Pytanie pana senatora Dzidy, odnoszące się do art. 210, jak rozumiem, dotyczyło przepisów karnych... Ale jestem tu trochę skonfundowany, bo w takim przypadku mówimy o art. 208, a art. 210 dotyczy zmian w kodeksie wykroczeń. Ale być może o tym pan mówi, o zapisie w lit. a. Tak? Tutaj jest mowa, że kto bez złożenia pisemnego wniosku o dokonanie wpisu do rejestru przedsiębiorców wykonuje działalność telekomunikacyjną, podlega karze... itd. Otóż rozumiem, że mamy taką sytuację... Pytanie było takie: dlaczego tak liberalizujemy tryb podejmowania działalności telekomunikacyjnej i dlaczego sprowadzamy go rzeczywiście wyłącznie do obowiązku rejestracji, w sytuacji gdy obecnie według prawa telekomunikacyjnego wymagane jest uzyskanie zezwolenia telekomunikacyjnego w trybie stosownej decyzji administracyjnej.

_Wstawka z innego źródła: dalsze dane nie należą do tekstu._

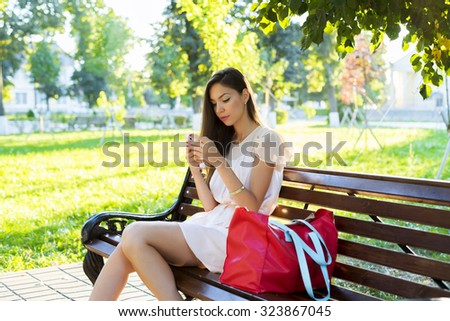 Beautiful brunette girl writing a message phone park sitting on a bench in a dress, summer day business woman, relaxing after work, fashion style, city life in social networks reads the news feed - stock photo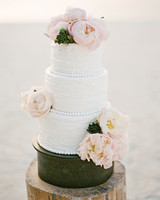 Three Tiered White Wedding Cake With Blush Peonies And Icing Beading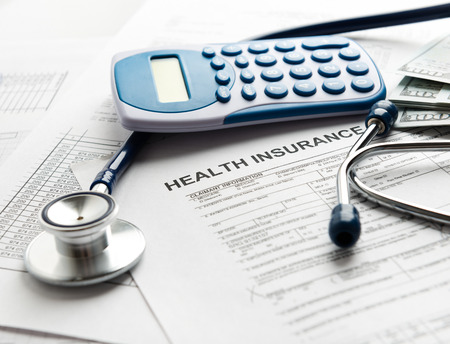 Photo for Health insurance form with stethoscope - Royalty Free Image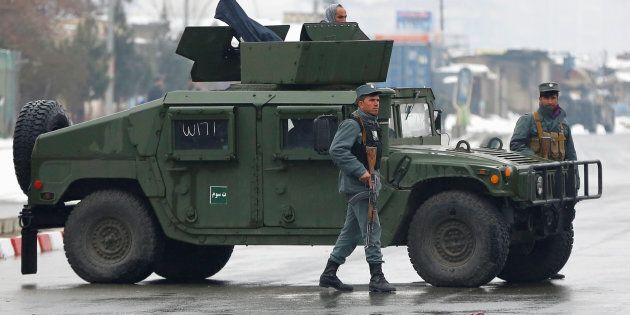 Afghan policemen keep watch near the site of an attack at the Marshal Fahim military academy in Kabul,...
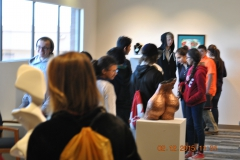 Eighth grade students on a Verde Valley campus tour, in the art gallery.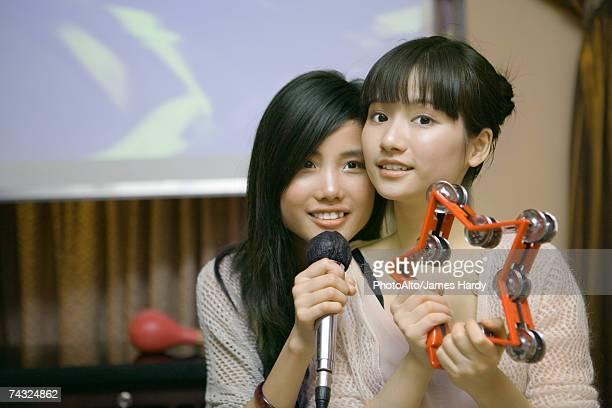 Two young women singing karaoke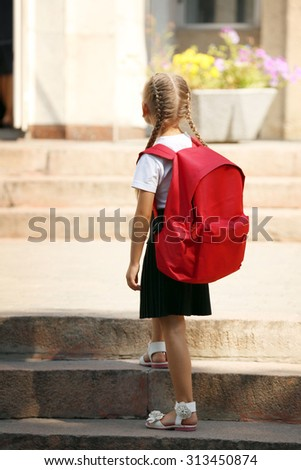 Small girl near school - stock photo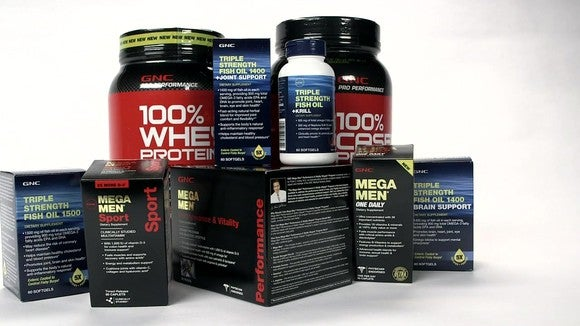 An assortment of GNC-branded products.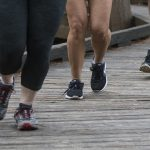 people running on boardwalk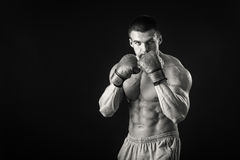 Strong boxer on a black background Royalty Free Stock Image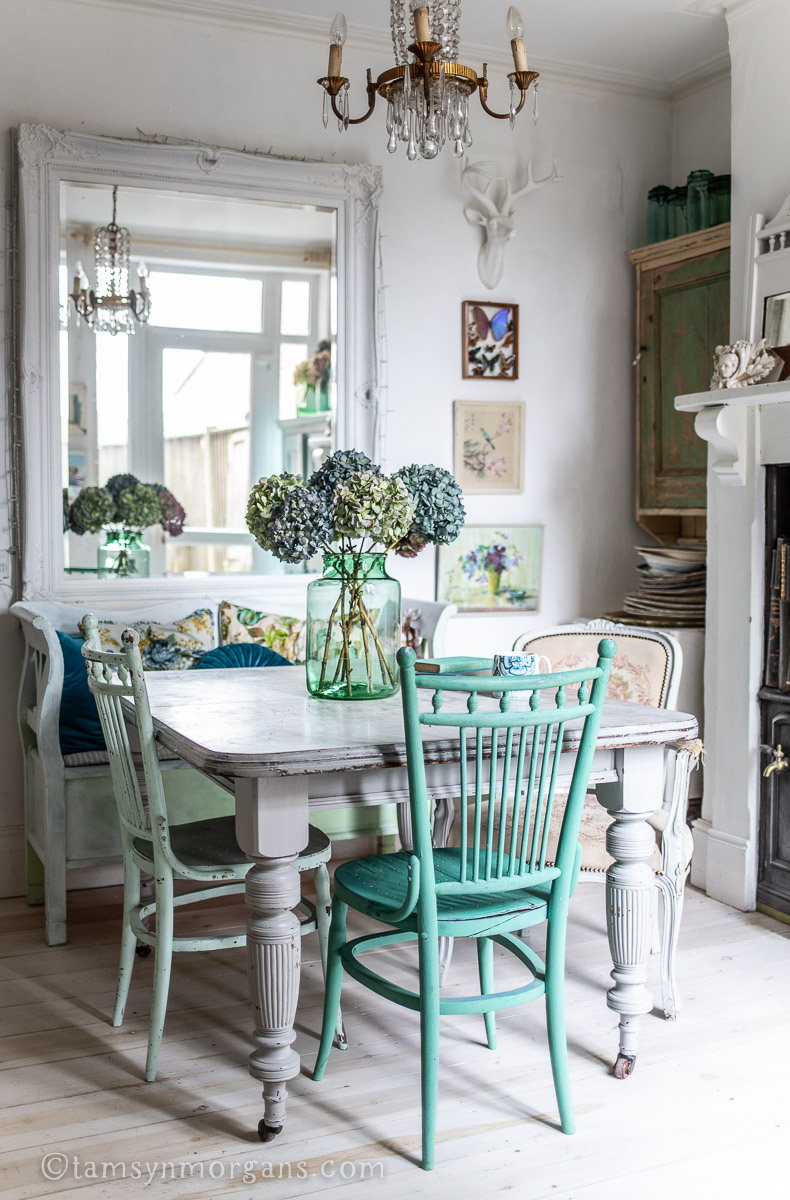 Antique dining table with painted chairs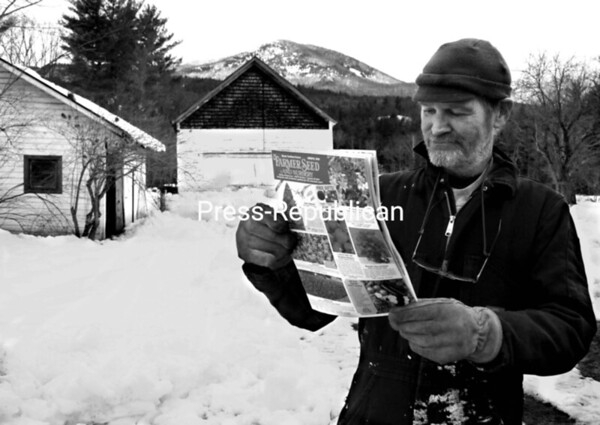 Though snow is evident in the field and mountains by his house in New Russia, Patrick Brady knows it won't be long before he can sow his seeds. He, like many, just received a seed catalog in the mail, indicating spring isn't that far off. Throughout the summer, Brady shares his gardening skills with neighbors.<br><br>(Staff Photo/Alvin Reiner)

Odpowiem na to w ten sposób: po pierwsze, chcemy, żeby ten przepis był spójny z pozostałym systemem prawnym, jaki wprowadzamy w Polsce, również z przepisami ustawy o swobodzie działalności gospodarczej, to znaczy nie chcemy wprowadzać tutaj jakichś wyjątków czy odstępstw od regulacji dotyczących trybu podejmowania działalności gospodarczej w ogóle, nie chcemy tu osobnego trybu podejmowania działalności gospodarczej w obszarze telekomunikacji, chcemy, by był ten sam tryb; po drugie, oczywiście skoro mówimy, że jest obowiązek zgłoszenia się do rejestru i rejestracji, to wprowadzamy sankcje za niedopełnienie tego obowiązku - i stąd propozycja tego przepisu w art. 210 lit. a.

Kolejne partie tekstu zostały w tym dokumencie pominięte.